(TRECHO)
------------------------------------
Capitão América, herói da lei e da ordem
A escolha dos quadrinhos como objeto de análise da concepção de Estado pode parecer estranha à primeira vista. Os quadrinhos já foram exaustivamente estudados pelos pedagogos, que pinçaram em suas páginas vestígios de uma influência deletéria e eminentemente ideológica, e por extensão também pelos teóricos da comunicação, que tentaram estabelecer relações entre os quadrinhos, o poder e a indústria cultural.
Historicamente, além de reproduzirem as contribuições pictóricas, estéticas e literárias advindas das mais diferentes épocas, os quadrinhos espelham de maneira desconcertante a realidade social, psicológica e política que os interpenetram contemporaneamente. Para limitarmos o amplo painel de referências possíveis, vamos nos deter na produção quadrinística norte-americana produzida a partir da década de 1980. Nesse mundo, construído sob o que se convencionou chamar de “modo de vida americano”, as coordenadas políticas são determinadas pelo tripé formado pelo individualismo, liberalismo democrático e pluralismo. Desse triângulo de forças, parte virtualmente todo o “espírito” das HQ – nos Estados Unidos, evidentemente, não só a concepção de darwinismo social, que proclama a tese de que somente os fortes podem sobreviver à corrida pelo sucesso, mas a brutalidade da coexistência dos contrários, que é disseminada através da padronização conceitual e psicológica dos quadrinhos. Os heróis, personagens dotados de autodeterminação e espírito comunitário sacrificial, são os suportes desse esforço de domesticação dos insurretos e racionalização de uma cultura narcisista, etnocêntrica e essencialmente competitiva.
Evidentemente, esse desempenho tem consequências políticas. O Estado Liberal, identificado como pilar de sustentação das liberdades individuais, é assegurado. Nas HQs luta-se pelo reordenamento do equilíbrio da dinâmica social e pelo restabelecimento da coesão; jamais pela mudança das estruturas. O Estado, apesar disso, mantém-se ainda como um mecanismo de controle social, assim como o governo é o instrumento imperativo no interior de seu território. O que tentaremos mostrar é que nos quadrinhos, embora o Estado tenha sido apresentado repetidas vezes como um mal necessário ou como um organismo corroído pelo corporativismo, é uma estrutura que deve ser salvaguardada para evitar que a sociedade atinja a sua dissolução.
------------------------------------
(TAREFAS)
1. Responda com base no trecho sobre os quadrinhos:
(a) A partir de qual década é a produção norte-americana em que o autor decide se deter?
(b) Quais são os três elementos do tripé que determina as coordenadas políticas?
(c) Pelo que, segundo o trecho, jamais se luta nas HQs?
2. Estenda o trecho sobre os quadrinhos a partir de onde ele termina.
As linhas que vêm depois não são necessárias.

(DADOS FORNECIDOS)
------------------------------------
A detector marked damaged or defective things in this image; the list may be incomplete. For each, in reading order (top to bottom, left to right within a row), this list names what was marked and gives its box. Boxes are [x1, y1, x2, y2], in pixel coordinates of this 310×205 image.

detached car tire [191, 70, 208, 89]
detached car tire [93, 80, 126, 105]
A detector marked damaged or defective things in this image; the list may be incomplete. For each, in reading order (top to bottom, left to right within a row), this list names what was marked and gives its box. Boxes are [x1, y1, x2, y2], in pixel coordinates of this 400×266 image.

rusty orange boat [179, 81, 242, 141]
------------------------------------
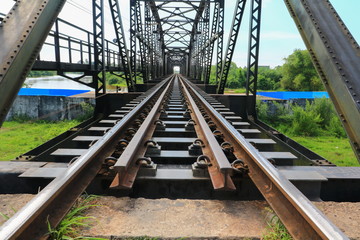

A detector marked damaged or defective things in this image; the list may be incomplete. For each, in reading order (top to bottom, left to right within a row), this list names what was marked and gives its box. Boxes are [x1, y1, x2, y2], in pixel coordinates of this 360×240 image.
------------------------------------
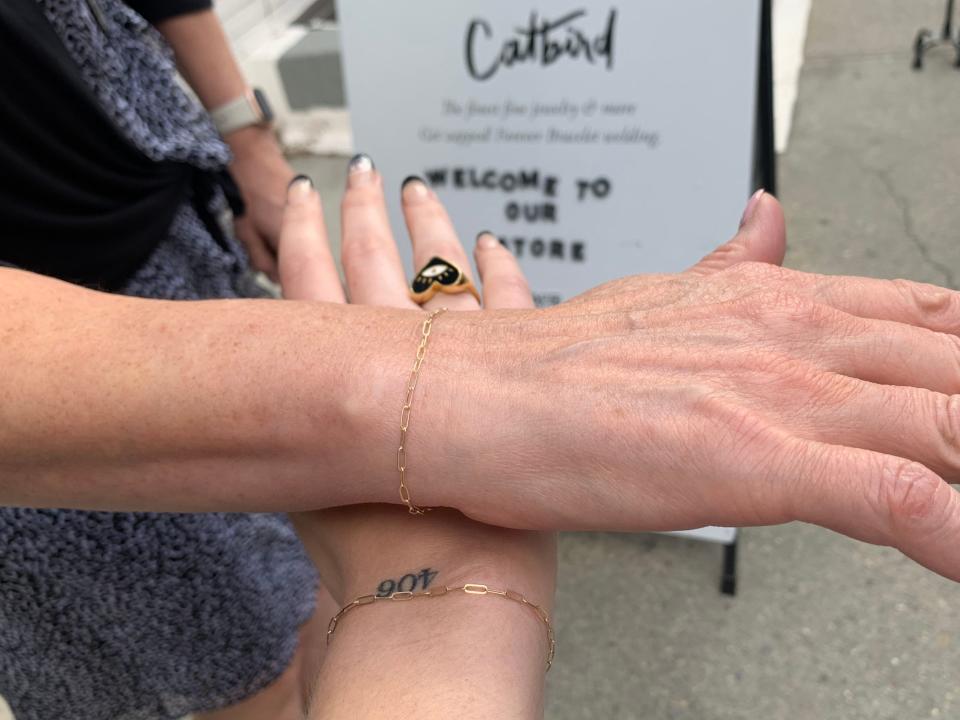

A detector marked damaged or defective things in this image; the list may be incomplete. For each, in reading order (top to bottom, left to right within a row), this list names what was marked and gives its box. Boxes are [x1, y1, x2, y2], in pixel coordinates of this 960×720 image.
------------------------------------
(RESPOSTAS)
1.
(a) A partir da década de 1980.
(b) Individualismo, liberalismo democrático e pluralismo.
(c) Pela mudança das estruturas.

2.
American Flagg (1), do norte-americano Howard Chaykin, inscreve-se como uma linha crítica dessa concepção. O enredo transcorre no ano de 2031, quando os Estados Unidos encontram-se desmantelados pela crise política e social. A Califórnia desapareceu após um acidente nuclear e a União Soviética, como Estado, não existe mais. Novos países hegemônicos surgiram para ocupar o espaço político deixado pelas antigas superpotências. Uma delas é a União Brasileira das Américas. A corrupção tornou-se regra em todos os escalões da sociedade, infiltrando-se no poder manipulado ostensivamente pela Plex, um grandioso conglomerado de empresas e burocracias governamentais, que deslocou todas as suas operações para Marte em 1996. De lá continua influindo sobre os acontecimentos sócio-políticos através de seus shopping centers e de sua rede de tevê. Chaykin critica, em sua obra futurista, a interferência dos setores econômicos na esfera pública, evidenciada nos Estados Unidos da atualidade. Ao situar-se no futuro mítico, American Flagg projeta a decadência dos valores ansiosamente preservados em sua “aura de inviolabilidade”. O seu protagonista, Reuben Flagg, na linha de heróis de Chandler, Hammet, e Phillip K. Dick, é um aventureiro urbano, falível, liberal e defensor dos ideais democráticos. O cinismo de Chaykin é incontrolável, principalmente quando demonstra a decomposição das virtudes proclamadas pelo governo e destroçadas na intimidade pela corrupção.
Nas HQ modernas, o Estado é inevitavelmente comprometido com o capitalismo e seus braços econômicos. Nesse sentido, o papel dos heróis é fundamental para assegurar as boas relações entre as premissas liberais, o governo e a sociedade civil. Primado do individualismo bem-sucedido, os heróis das HQ consagram-se na mediação social, evitando que os conflitos entre as polaridades econômicas provoquem a desagregação total da sociedade. Mas são psicologicamente incapazes de transformar a realidade na qual se inserem, apesar de todos os poderes.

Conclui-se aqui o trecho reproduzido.